Im nächsten Schritt soll der Informatik-Raum III aktualisiert werden: die besten Elemente der jetzt ausrangierten Hardware der beiden anderen Räume sollen dort zu einem funktionierenden Ganzen zusammengebaut werden.
St. Tönis Wenn 30 Schüler an 15 PC-Arbeitsplätzen gemeinsam lernen und üben sollen, kann das nicht zum optimalen Erfolg führen – das ist klar. Deswegen haben sich Schulleiter Ingo Miltz und sein Kollegium am St. Töniser Michael-Ende-Gymnasium schon seit Jahren einen Informatik-Raum mit 30 Arbeitsplätzen gewünscht – und jetzt auch bekommen. Außerdem wurde ein zweiter Informatik-Raum mit 15 Arbeitsplätzen technisch auf einen neueren Stand gebracht.
Allein die Modernisierung des großen Informatik-Raums I kostete zwischen 35 000 und 40 000 Euro. Dieses Geld hat die Schule mit Hilfe des Fördervereins, der Schulsponsoren und der Stadt Tönisvorst zu einem großen Teil aufgebracht. Die noch fehlenden 5000 Euro haben einige Eltern in Eigenleistung erbracht, berichtete gestern der stellvertretende Schulleiter Paul Birnbrich: „Josef Beudels und Ralf Bertenburg haben am Wochenende die ganze Verkabelung gemacht.“
Verkabelung in Eigenarbeit
Die Arbeit war langwierig: Im Dezember 2005 wurde im Informatik-raum I angefangen, er war im Herbst 2006 fertig. Der zweite Raum wurde zwischen Weihnachten 2006 bis Anfang Februar fertig. Schulleiter Miltz freute sich inmitten des Informatikkurses der Klasse 11, der gerade eine Programmierung in Delphi übte, sichtlich über die Aktualisierungen, weil dadurch die Lernmöglichkeiten der Schüler erweitert werden.
Die Informatik-Räume werden nicht nur für den reinen EDV-Unterricht genutzt, sondern sind auch bei den anderen Fachlehrern beliebt, schilderte er: Etwa wenn in der Klasse 6 Schüler im Religionsunterricht eine Internet-Recherche machen oder die Klasse 8 als Projektarbeit eine Zeitung erstellen soll.
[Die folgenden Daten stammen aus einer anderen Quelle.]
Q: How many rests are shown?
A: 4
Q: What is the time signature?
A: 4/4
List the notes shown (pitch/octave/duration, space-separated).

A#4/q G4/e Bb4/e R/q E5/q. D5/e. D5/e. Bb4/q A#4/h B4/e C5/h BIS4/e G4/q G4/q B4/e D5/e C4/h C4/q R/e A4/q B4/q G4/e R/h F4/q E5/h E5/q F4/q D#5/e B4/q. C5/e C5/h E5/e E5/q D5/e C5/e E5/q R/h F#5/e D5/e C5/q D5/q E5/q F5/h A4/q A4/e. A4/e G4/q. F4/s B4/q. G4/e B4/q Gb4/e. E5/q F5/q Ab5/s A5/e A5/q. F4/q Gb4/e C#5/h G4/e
„Schüler finden vieles heraus“, ist Miltz generell zufrieden. Und Birnbrich sieht einen schulischen Auftrag erfüllt: „Heute darf kein Schüler mehr die Schule verlassen, wenn er nicht mit den neuen Medien arbeiten kann.“ Die Bezirksregierung verlange zwar Projekte, die EDV erfordern, „aber wir werden allein gelassen mit der Frage, wie realisieren wir das“, beklagte Birnbrich.
Die Schüler- und Lehrerarbeitsplätze sind über einen Terminalserver verbunden, so dass der Lehrer jederzeit auf den Arbeitsplatz zugreifen und den Lernerfolg der Schüler prüfen kann. Jeder Arbeitsplatz läuft unter Windows 2000 und ist mit dem MS-Office-Paket sowie schulfach-bezogener Lernsoftware ausgestattet. Mit den neuen Räumen gehöre das Ende-Gymnasium zu den bestausgestatteten Schulen in NRW, freute sich Birnbrich. Er könne den Vergleich ziehen, weil er über die landesweiten EDV-Fortbildungen Kontakte mit vielen anderen Informatik-Lehrern habe.